CAAF will hear oral argument in the Navy case of United States v. Sager, No. 16-0418/NA (CAAFlog case page), on Tuesday, November 15, 2016, after the oral argument in Bartee. The case presents two issues involving statutory interpretation of Article 120(b)(2), which criminalizes sexual activity with a person who is asleep, unconscious, or otherwise unaware when the accused knew or reasonably should have known that the other person was in such a condition:
I. In affirming the abusive sexual contact conviction, the lower court relied on facts of which the members acquitted appellant. Was this error?
II. Article 120(d), UCMJ, prohibits sexual contact on another person when that person is “asleep, unconscious, or otherwise unaware.” Despite these specific statutory terms, the lower court held that “asleep” and “unconscious” do not establish theories of criminal liability, but only the phrase “otherwise unaware” establishes criminal liability. Did the lower court err in its interpretation of Article 120(d), UCMJ?

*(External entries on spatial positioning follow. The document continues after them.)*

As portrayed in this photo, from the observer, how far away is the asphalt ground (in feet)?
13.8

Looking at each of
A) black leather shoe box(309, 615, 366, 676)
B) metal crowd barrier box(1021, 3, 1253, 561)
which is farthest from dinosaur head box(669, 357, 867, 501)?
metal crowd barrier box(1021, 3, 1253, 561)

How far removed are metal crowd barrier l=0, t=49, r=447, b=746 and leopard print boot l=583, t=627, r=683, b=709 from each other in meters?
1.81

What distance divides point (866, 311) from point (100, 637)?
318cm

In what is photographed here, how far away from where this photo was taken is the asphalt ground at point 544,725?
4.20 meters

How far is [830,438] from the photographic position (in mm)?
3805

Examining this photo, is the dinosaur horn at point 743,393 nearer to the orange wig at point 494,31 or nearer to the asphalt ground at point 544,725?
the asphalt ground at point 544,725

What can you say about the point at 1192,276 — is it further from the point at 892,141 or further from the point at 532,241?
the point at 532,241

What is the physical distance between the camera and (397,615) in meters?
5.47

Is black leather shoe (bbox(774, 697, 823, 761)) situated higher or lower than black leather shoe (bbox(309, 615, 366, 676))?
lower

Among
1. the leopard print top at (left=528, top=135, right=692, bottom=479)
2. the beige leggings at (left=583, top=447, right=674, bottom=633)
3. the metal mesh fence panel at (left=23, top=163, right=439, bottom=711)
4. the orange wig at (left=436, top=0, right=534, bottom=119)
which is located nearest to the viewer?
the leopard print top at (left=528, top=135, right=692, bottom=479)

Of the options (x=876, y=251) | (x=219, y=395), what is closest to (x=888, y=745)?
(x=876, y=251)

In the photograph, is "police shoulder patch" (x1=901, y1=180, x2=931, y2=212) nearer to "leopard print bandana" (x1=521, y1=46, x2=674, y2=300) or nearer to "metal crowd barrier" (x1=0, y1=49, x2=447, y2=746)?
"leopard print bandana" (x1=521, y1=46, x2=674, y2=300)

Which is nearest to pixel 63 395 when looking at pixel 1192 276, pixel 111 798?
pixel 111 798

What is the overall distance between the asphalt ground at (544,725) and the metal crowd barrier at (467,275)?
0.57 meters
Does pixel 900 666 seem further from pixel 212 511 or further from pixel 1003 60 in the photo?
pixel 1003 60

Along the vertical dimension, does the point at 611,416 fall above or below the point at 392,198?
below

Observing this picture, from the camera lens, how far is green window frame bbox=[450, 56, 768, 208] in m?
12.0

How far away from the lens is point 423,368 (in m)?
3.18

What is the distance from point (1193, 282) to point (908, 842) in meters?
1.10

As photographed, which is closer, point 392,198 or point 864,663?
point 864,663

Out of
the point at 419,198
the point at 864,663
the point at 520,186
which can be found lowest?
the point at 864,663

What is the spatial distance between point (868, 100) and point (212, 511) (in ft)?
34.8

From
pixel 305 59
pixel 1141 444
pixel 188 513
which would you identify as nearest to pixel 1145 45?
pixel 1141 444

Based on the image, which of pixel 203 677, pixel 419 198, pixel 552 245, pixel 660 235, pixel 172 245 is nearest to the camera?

Aviation Ordnanceman Airman (E-3) Sager was convicted contrary to his pleas of not guilty, by a general court-martial composed of members with enlisted representation, of one specification of abusive sexual contact in violation of Article 120(d) (2012). That statute criminalizes sexual contact in the same way that Article 120(b) criminalizes sexual acts. The Government charged Sager with two specifications, both related to a sexual encounter between Sager and his roommate. One specification alleged that the roommate was incapable of consenting due to intoxication, while the other alleged that the roommate was asleep, unconscious, or otherwise unaware (an erroneous disjunctive pleading). The members acquitted Sager outright of the specification implicating intoxication, but returned findings by exceptions to the specification implicating awareness:
Gov’t Br. at 10.
On appeal, Sager asserted that the specification was unconstitutionally vague because it failed to identify how the roommate was otherwise unaware, and also that the finding is factually and legally insufficient because the evidence indicated that the roommate was either asleep or unconscious. Sager’s argument was essentially that the statute’s enumeration of asleep, unconscious, or otherwise unaware creates three separate and distinct theories of criminal liability. The NMCCA, however, rejected this argument, concluding that:
asleep or unconscious are examples of how an individual may be “otherwise unaware” and are not alternate theories of criminal liability.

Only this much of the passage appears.